Par René DOKOU, le 07 Mai 2025
(IMPARTIAL ACTU)- Dans la nuit du mardi 6 au mercredi 7 mai, la région indo-pakistanaise a connu un regain de tension d’une ampleur inédite depuis vingt ans. L’Inde a mené ce que son armée qualifie de frappes ciblées sur « des infrastructures terroristes » au Pakistan, dans le cadre de l’« Opération Sindoor ».
Selon le porte-parole de l’armée pakistanaise, 24 frappes ont été menées contre six emplacements, notamment dans les régions du Cachemire pakistanais et du Pendjab. Le bilan humain est tragique : au moins 26 civils auraient été tués côté pakistanais.
Ces bombardements marquent une escalade majeure dans les relations déjà tendues entre New Delhi et Islamabad, deux nations dotées de l’arme nucléaire. En réponse, le Pakistan a lancé des tirs d’artillerie sur le territoire indien, provoquant la mort d’au moins douze personnes, selon les autorités indiennes.
Une réponse à une attaque meurtrière au Cachemire indien
L’offensive indienne est survenue moins de deux semaines après une attaque terroriste dans le Cachemire indien, le 22 avril, au cours de laquelle 26 personnes ont été tuées, principalement des touristes. Le gouvernement indien accuse des groupes armés opérant depuis le Pakistan d’être responsables de cette attaque.
L’Inde affirme que ses frappes visaient exclusivement des cibles terroristes, notamment des camps d’entraînement et des dépôts d’armement. De son côté, le Pakistan dénonce une opération qui aurait principalement touché des zones civiles. Les deux pays se rejettent mutuellement la responsabilité de la mort de civils et d’une potentielle escalade militaire.
Réactions internationales : appels à la retenue
Face à cette montée des tensions, la communauté internationale a réagi avec inquiétude. La Turquie a lancé un avertissement sévère, mettant en garde contre le « risque de guerre totale ». Dans un communiqué officiel, le ministère turc des Affaires étrangères a condamné les frappes indiennes, les qualifiant d’« initiative provocatrice » et déplorant les pertes civiles.

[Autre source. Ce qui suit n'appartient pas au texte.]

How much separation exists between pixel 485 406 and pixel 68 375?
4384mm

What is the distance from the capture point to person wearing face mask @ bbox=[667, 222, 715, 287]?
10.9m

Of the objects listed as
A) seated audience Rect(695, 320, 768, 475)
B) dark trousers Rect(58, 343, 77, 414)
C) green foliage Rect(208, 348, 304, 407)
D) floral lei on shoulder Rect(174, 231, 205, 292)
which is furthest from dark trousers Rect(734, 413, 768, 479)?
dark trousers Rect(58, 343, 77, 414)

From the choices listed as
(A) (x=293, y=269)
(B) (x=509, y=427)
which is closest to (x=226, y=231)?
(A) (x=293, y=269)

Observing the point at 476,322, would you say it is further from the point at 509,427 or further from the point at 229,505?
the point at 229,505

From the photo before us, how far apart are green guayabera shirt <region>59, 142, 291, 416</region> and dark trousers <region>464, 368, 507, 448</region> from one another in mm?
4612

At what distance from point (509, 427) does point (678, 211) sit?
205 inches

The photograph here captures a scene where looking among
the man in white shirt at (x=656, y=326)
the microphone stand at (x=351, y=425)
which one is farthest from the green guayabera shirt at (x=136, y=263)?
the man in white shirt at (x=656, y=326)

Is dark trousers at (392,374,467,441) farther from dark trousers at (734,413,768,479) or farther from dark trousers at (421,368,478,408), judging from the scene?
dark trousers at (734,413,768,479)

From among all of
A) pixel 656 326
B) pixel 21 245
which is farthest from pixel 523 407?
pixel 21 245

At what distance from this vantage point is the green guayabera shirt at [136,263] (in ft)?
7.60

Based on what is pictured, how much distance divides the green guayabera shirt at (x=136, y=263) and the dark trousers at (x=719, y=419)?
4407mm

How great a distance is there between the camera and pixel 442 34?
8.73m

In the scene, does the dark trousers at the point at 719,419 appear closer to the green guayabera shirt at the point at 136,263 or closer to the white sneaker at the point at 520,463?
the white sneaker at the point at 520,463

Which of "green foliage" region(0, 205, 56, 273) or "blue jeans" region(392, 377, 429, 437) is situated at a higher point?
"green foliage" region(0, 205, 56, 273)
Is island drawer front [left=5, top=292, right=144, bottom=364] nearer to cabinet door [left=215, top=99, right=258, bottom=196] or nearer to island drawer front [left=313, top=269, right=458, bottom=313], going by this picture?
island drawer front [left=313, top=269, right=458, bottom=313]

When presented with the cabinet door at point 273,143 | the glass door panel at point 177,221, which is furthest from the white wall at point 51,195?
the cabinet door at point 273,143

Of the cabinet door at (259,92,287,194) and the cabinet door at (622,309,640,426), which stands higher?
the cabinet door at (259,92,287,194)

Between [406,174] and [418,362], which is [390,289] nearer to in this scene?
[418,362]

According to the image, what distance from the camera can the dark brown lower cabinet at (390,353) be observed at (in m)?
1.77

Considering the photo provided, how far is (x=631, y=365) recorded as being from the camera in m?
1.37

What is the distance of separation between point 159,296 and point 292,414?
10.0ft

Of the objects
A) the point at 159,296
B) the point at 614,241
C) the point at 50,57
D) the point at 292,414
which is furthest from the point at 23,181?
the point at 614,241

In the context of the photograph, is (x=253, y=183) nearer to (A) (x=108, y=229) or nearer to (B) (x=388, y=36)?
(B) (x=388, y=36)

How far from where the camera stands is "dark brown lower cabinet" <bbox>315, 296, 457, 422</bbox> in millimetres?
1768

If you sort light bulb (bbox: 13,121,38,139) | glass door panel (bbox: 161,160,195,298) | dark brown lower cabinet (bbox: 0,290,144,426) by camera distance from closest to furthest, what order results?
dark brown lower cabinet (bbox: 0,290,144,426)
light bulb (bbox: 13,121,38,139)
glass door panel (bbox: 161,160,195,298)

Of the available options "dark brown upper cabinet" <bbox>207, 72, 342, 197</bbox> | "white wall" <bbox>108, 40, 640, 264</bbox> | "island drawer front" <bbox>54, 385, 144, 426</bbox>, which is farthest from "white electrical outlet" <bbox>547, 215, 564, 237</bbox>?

L’Allemagne, de son côté, a appelé à « empêcher toute escalade » et à « protéger les civils ». Berlin a mis en place une cellule de crise pour suivre de près l’évolution de la situation et maintenir un dialogue avec les deux parties. Ces prises de position reflètent l’inquiétude grandissante d’une communauté internationale consciente du danger que représente un affrontement militaire ouvert entre deux puissances nucléaires.
Une situation explosive au Cachemire
La région du Cachemire, divisée entre l’Inde et le Pakistan depuis 1947, reste un foyer de tension permanent. Chaque pays revendique le territoire dans son intégralité, et de nombreux conflits ont déjà éclaté à son sujet. Les groupes terroristes actifs dans la région exacerbent les hostilités et offrent un prétexte récurrent à des opérations militaires.
Les frappes de mai 2025 marquent l’épisode le plus violent depuis les affrontements de 2002. La possibilité d’un embrasement plus large est désormais prise très au sérieux, et les diplomaties mondiales sont appelées à jouer un rôle de médiation urgent.
Vers une médiation ou une escalade ?
Alors que les bilans humains continuent de s’alourdir, une question cruciale se pose : les deux gouvernements accepteront-ils une désescalade par la voie diplomatique ? Le risque d’une guerre ouverte ne peut être écarté, d’autant que les passions nationalistes et les blessures du passé pèsent lourd dans les décisions politiques des deux côtés.
Le monde retient son souffle. L’histoire montre que chaque conflit dans cette région a le potentiel de dégénérer. Il appartient désormais aux leaders régionaux et internationaux de prendre les initiatives nécessaires pour éviter un désastre humanitaire et stratégique.